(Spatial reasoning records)
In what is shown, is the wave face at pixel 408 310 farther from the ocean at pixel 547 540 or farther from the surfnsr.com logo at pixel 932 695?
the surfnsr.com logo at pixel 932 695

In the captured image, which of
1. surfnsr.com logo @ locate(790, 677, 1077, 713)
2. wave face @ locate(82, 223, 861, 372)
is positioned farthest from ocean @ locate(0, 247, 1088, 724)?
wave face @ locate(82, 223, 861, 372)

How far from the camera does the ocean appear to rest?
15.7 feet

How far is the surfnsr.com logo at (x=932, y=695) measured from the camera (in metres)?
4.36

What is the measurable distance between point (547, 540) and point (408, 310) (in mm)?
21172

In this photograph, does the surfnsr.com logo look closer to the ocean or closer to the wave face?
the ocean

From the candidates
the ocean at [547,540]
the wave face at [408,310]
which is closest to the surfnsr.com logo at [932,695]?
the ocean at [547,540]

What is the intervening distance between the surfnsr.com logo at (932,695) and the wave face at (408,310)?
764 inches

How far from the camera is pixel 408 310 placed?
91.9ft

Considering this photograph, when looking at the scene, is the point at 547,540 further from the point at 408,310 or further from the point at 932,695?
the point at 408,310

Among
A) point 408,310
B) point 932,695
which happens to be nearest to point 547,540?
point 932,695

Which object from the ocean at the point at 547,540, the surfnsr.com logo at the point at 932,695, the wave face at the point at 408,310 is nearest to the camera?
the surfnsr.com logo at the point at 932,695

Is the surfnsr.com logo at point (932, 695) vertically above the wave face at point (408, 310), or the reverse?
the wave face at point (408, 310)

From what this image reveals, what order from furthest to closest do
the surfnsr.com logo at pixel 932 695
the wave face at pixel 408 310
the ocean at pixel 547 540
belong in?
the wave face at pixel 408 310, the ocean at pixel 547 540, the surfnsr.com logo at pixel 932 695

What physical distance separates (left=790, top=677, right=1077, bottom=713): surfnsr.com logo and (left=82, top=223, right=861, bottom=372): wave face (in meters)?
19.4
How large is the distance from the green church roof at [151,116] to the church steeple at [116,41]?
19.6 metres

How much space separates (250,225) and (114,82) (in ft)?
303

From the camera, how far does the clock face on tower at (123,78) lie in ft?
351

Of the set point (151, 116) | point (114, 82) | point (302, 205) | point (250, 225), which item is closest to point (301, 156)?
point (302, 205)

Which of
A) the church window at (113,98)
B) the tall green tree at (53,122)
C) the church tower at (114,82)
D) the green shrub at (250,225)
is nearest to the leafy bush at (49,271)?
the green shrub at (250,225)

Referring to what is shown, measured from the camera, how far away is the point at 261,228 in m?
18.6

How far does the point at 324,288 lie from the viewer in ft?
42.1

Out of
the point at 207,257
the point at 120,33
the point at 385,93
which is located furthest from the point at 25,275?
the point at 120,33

## SET EXERCISE
Report how many lines of the records contain the string "photograph", with case counting, and give only the number.

## EXERCISE ANSWER
2